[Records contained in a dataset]
◆ ◆ ◆ ◆

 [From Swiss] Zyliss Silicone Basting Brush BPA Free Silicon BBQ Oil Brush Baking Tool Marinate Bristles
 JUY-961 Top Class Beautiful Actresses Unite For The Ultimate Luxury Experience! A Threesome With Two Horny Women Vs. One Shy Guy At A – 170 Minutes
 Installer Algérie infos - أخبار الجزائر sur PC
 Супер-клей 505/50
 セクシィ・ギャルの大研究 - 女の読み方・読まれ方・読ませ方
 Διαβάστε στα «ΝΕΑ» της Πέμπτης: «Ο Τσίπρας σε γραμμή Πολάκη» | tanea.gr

◆ ◆ ◆ ◆

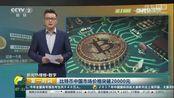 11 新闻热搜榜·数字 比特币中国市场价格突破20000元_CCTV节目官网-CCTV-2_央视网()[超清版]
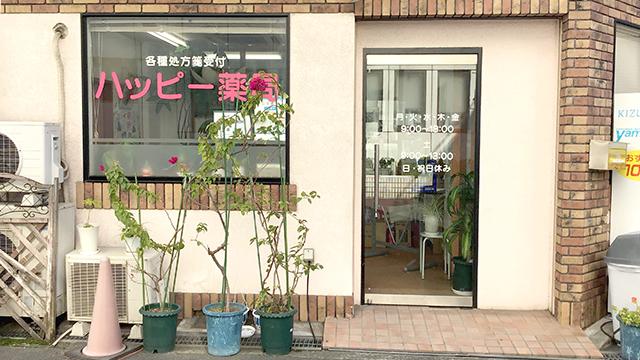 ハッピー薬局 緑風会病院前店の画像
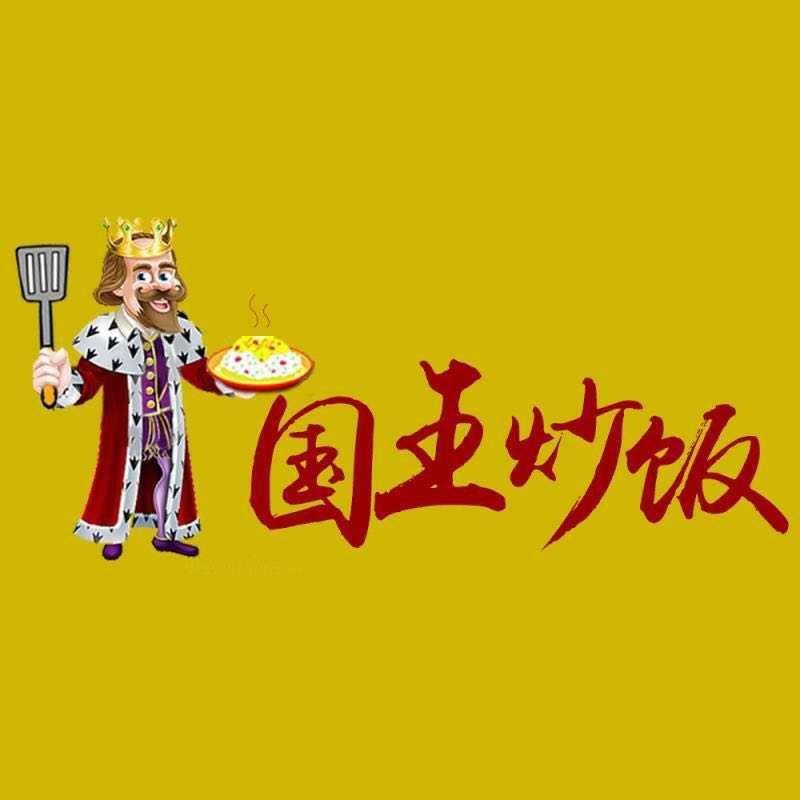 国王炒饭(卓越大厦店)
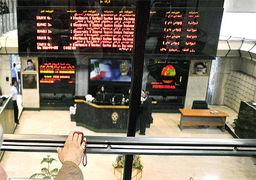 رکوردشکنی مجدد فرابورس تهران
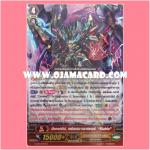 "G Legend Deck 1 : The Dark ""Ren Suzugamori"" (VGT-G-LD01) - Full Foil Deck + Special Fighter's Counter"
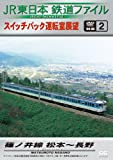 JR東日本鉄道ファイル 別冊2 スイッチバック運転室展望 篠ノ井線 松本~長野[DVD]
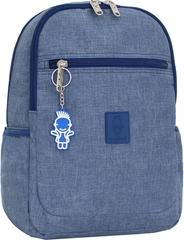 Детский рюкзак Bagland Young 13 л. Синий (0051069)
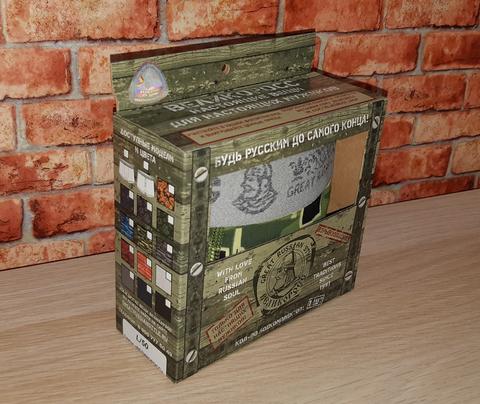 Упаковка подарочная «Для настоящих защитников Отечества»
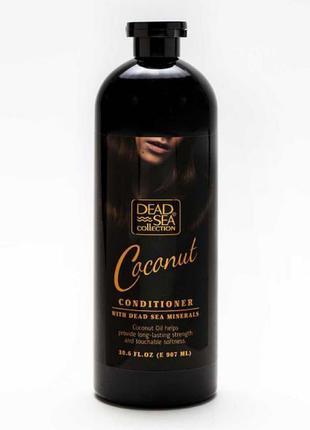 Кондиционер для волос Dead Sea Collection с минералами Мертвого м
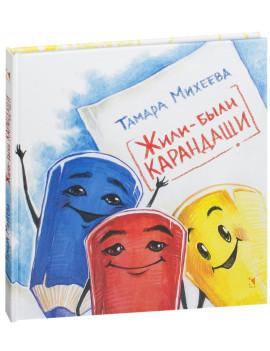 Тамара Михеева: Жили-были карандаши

◆ ◆ ◆ ◆

* [Work request]:
Go down the entries above from the line containing "Кондиционер для волос" to the line containing "Тамара Михеева: Жили-были карандаши" and write out each line exactly, leaving pictures out.

* [Answer section]:
 Кондиционер для волос Dead Sea Collection с минералами Мертвого м
 Тамара Михеева: Жили-были карандаши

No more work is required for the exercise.